Mobile Gaming Goes Mainstream in 2020

The popularity of the mobile gaming industry has been on the increase for years. Prior to this new decade, mobile games were the leading app categories in both the Google Play and Apple App Store, with millions of gamers across the globe downloading free to play and freemium titles onto their devices.

The success of the mobile gaming sector up to and including 2019 even had experts predicting that it would soon become the future of the gaming industry. In 2020, that prediction has come true, as mobile gaming has emerged as the largest sector in the global gaming industry.

Mobile gaming by the numbers in 2020

According to Newzoo, the mobile gaming industry will generate revenues of over $77 billion by the end of 2020, increasing to at least $100 billion the year after. Already accounting for over 50% of the global games market, the segment is also on track to achieve a global reach of 4.2 billion users this year – representing a 6.7% year on year increase.

Apple’s AppStore alone will generate $38.8 billion in mobile gaming revenues, with Google Play hitting $27.8 billion. The remainder of the market will be split between third-party Android app stores, including ones operating in China, where Google Play is currently banned.

Game downloads have been peaking on and off throughout the year, particularly in Q2 2020, which represented increases of 44.4% year on year and 12.2% quarter on quarter. The highest month in the year to date for global downloads was April, when 5.5 billion gaming apps were downloaded across all app stores.

In May, the top 200 mobile games accounted for around $1.5 billion of total user spending for the month in the US, and engagement spiked significantly in the Middle East, Latin America, and APAC regions.

In 2020, over half of all US smartphone users are now ‘Committed Gamers’. Research from AdColony has found that mobile users between the wide age range of 18-54 play games on their phones daily, with the number of male vs. female gamers varying only by a fraction – 78.7% vs. 78% respectively.

Despite mobile being the most cost-effective medium for gameplay, with cheap handsets, free to play apps, and affordable mobile data packages ramping up its popularity in developing regions, in the US, it’s the consumers earning an above-average income that make up the largest share of mobile gamers – 82% of this group play once a month at least, and 65% play at least once a day.
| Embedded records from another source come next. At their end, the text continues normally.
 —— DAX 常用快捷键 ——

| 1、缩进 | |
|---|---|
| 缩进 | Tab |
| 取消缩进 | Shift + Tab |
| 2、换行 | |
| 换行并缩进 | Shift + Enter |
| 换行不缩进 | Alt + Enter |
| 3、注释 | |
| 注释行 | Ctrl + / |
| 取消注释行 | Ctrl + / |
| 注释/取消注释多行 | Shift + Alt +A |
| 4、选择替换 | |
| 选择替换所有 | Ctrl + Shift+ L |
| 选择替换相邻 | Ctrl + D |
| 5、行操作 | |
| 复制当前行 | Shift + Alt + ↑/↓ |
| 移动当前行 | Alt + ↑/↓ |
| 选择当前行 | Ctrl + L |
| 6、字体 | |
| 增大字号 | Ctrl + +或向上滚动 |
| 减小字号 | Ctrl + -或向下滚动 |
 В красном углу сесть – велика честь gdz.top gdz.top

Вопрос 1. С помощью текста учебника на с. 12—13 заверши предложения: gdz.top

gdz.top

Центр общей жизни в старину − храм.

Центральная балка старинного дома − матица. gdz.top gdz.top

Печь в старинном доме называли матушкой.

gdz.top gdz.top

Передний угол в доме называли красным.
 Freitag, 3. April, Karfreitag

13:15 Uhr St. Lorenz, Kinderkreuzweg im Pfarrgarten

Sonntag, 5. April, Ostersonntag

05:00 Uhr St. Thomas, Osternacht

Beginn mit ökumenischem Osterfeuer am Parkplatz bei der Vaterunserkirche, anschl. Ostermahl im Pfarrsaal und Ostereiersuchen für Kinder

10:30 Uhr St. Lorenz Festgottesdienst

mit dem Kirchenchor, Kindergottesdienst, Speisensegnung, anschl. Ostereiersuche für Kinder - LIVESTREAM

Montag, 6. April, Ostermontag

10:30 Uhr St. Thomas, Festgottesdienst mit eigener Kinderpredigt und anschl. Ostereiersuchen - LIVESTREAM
Gaming verticals have also seen increases across the board

Since mobile game downloads first began to spike in March 2020, mobile gaming verticals across the board have seen growth in viewership, average playtime, and viewer share. Hypercasual, simulation, lifestyle, puzzle, battle royale, iGaming, and arcade games alike have received a boost, with five of the top-grossing apps being: Fortnite, Gardenscapes, Coin Master, Candy Crush Saga, and Roblox.

Trends shaping the future of mobile gaming

2020 has also seen certain segments of the market go through rapid development, with new trends emerging in the iGaming and mobile eSports that could further shape mobile gaming as an industry.

Mobile as a medium has had an interesting effect on iGaming (real money casino gaming, poker, and sports betting) apps. While poker apps and mobile casinos still rank highly in total app store downloads, so-called play money social games are on the rise.

A counter to real money platforms, social casino apps offer gamers all the thrill and excitement of playing a casino game without needing to spend any money. As a result, games such as the highly-rated big fish casino app have become a favourite with mobile gamers – this game alone has been downloaded over 10,000,000 times since its release – which is inspiring established iGaming brands to take their new releases in a more social direction.

And far as mobile eSports goes, it’s the developing markets that could wield the biggest influence.

In India, the second-largest mobile market in the world, the focus of mobile gamers is shifting away from hyper-casual to competitive eSports titles like Call of Duty: Mobile and Free Fire. These so-called “lite” games have low requirements, making them the perfect games for the low-end handsets that are so prolific in the region.

As the market grows, Indian gamers are much more likely to engage with these titles than they are the likes of Fortnite Mobile, which could inspire game developers and publishers to take a different route for mobile eSports on a global scale.